Further, there is no evidence that the Auberts had knowledge that any of the problems they experienced were due to a defect in the construction of the house, i.e., absence of a secondary water barrier. As previously detailed, the Burkarts' own expert determined that a homeowner could not have known of the construction defect in the home by simple visual inspection and without an expert or contractor opening a wall.

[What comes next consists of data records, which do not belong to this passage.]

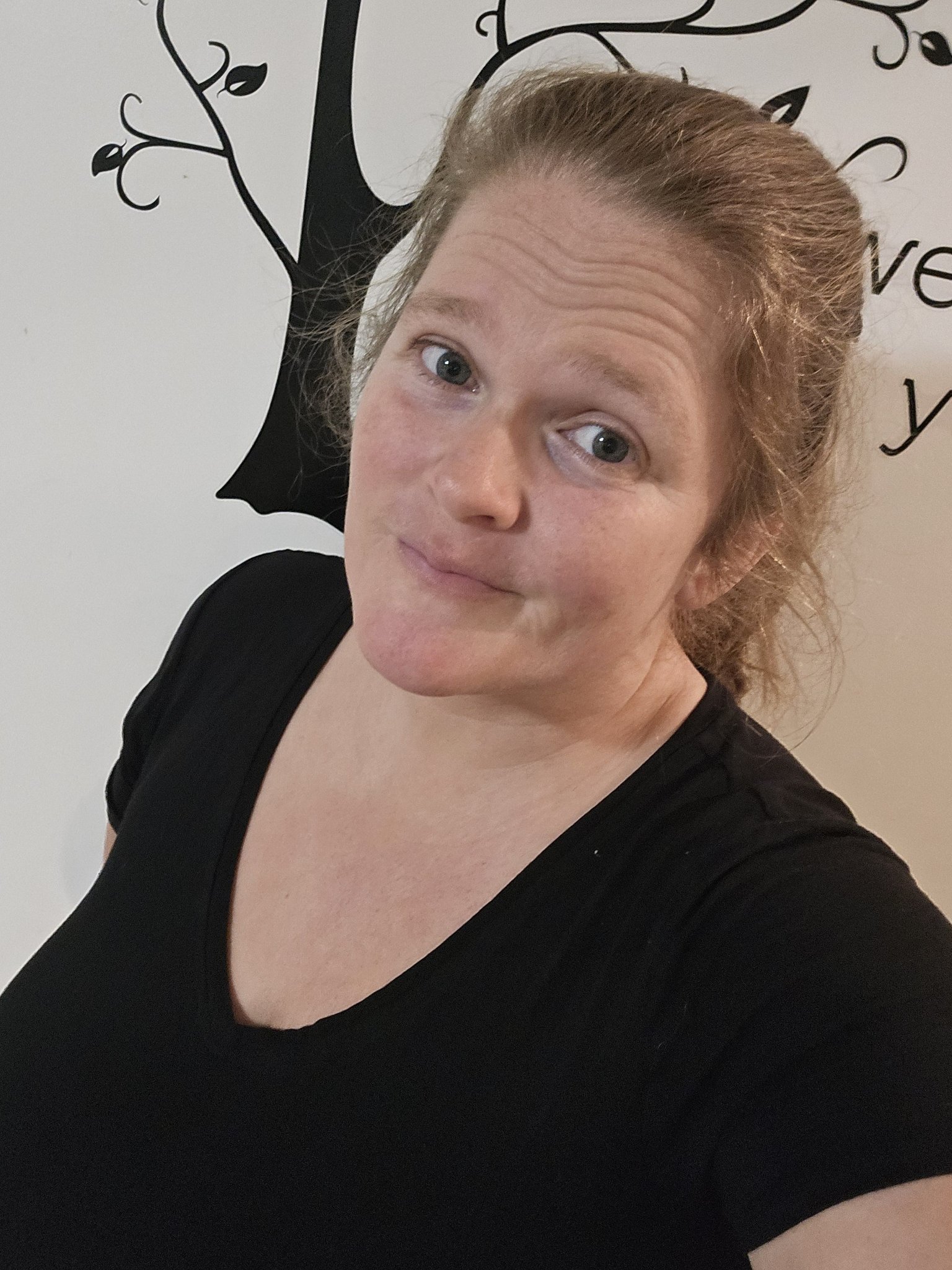 Amanda Richard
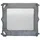 Safety 1st Travel Barrier dark grey 71 x 93 cm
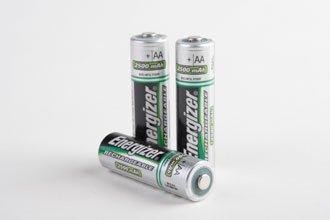 Diagnostic Battery Nicad Battery For Doppler Systems - BeHope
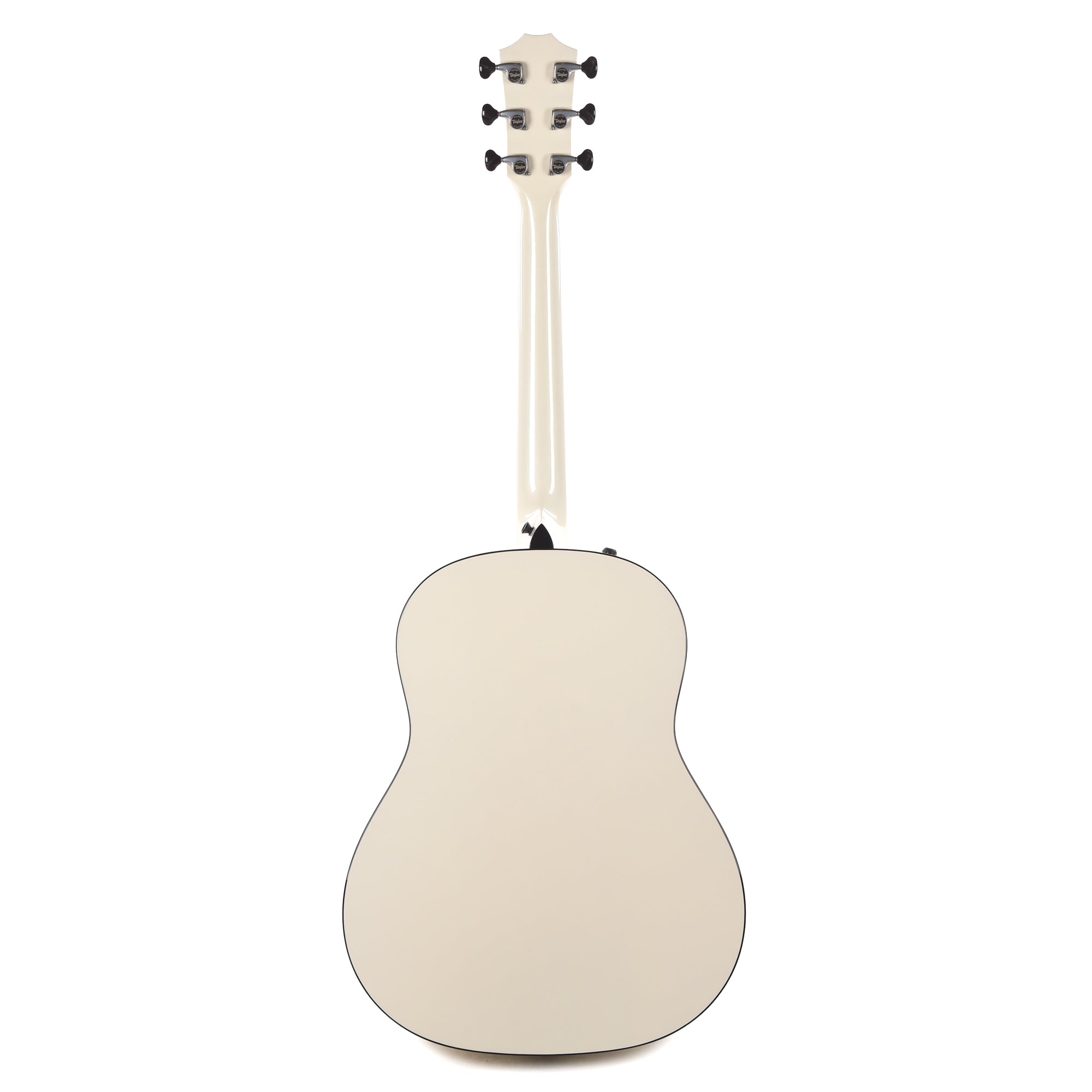 Taylor Custom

Accordingly, given the evidence in the record, we find that the Burkarts failed to present evidence that the Auberts had knowledge of a defect in the house at the time they sold the house to Dunford. Because they did not have knowledge of a defect, they are not bad faith sellers, and the Burkarts were required to file suit against the Auberts one year following the Auberts' sale of the property.5 The Burkarts, however, did not file suit against the Auberts until 2003, approximately five years after the Auberts originally sold the home to Dunford. Accordingly, the Burkarts' action against the Auberts is prescribed, and the trial court was correct to grant summary judgment in favor of the Auberts.

CONCLUSION

For the foregoing reasons, we affirm the judgment of the trial court. All costs of this appeal are assessed to the plaintiffs, Sherie Landry and Raymond Burkart.

AFFIRMED.

FootNotes


1. Louisiana Code of Civil Procedure article 966 was amended by 2013 La. Acts No. 391, § 1, and the content of former subparagraph (E)(2) was reenacted in subparagraph (F)(2).
2. A seller is deemed to know that the thing he sells has a redhibitory defect when he is a manufacturer of that thing. La. C.C. art. 2545. There is no dispute that the Auberts did not build the home at issue.
3. Louisiana Acts 2012, No. 257, § 1, which amended La. C.C.P. art. 966, deleted "on file" in subparagraph (B)(2). This language had previously been interpreted as permitting consideration of summary judgment evidence as long as it was filed into the record. See Hutchinson v. Knights of Columbus, Council No. 5747, 03-1533, p. 4 (La. 2/20/04), 866 So.2d 228, 232. Additionally, Article 966 was further amended by Acts 2013, No. 391, § 1, to provide for submission and objections to evidence for motions for summary judgment. Particularly, subparagraphs (B)(2) and (F)(2) were amended to provide and clarify that "[e]vidence cited in and attached to the motion for summary judgment or memorandum filed by an adverse party is deemed admitted for purposes of the motion" and that only evidence "admitted for purposes of the motion for summary judgment" may be considered by the court in its ruling. Accordingly, in light of these recent amendments, it is questionable whether any evidence attached to a previously filed opposition was properly before the court. Further, even if such evidence was permissible, this court has held that a document that is not an affidavit or sworn to in any way, or is not certified or attached to an affidavit, is not of sufficient evidentiary quality on a motion for summary judgment to be given weight in determining whether or not there remain genuine issues of material fact. Boland v. West Feliciana Parish Police Jury, 03-1297, pp. 5-6 (La. App. 1st Cir. 6/25/04), 878 So.2d 808, 813, writ denied, 04-2286 (La. 11/24/04), 888 So.2d 231.
4. Likewise, there is no evidence that Dunford or the Williamsons experienced the widespread issues detailed in either the Auberts' petition against LCV or the Burkarts' instant petition.
5. The Burkarts also assert that the Auberts had knowledge of defects in the lakes and roadways in the subdivision. However, they offered a limited argument on these issues on appeal. To the extent that these issues were properly before this court, we find a complete lack of evidence in the record that the Auberts obtained or conveyed ownership of the subdivision lakes or roadways to Dunford or subsequent purchasers. Absent any ownership interest, they cannot be held liable in redhibition for any of their alleged defects.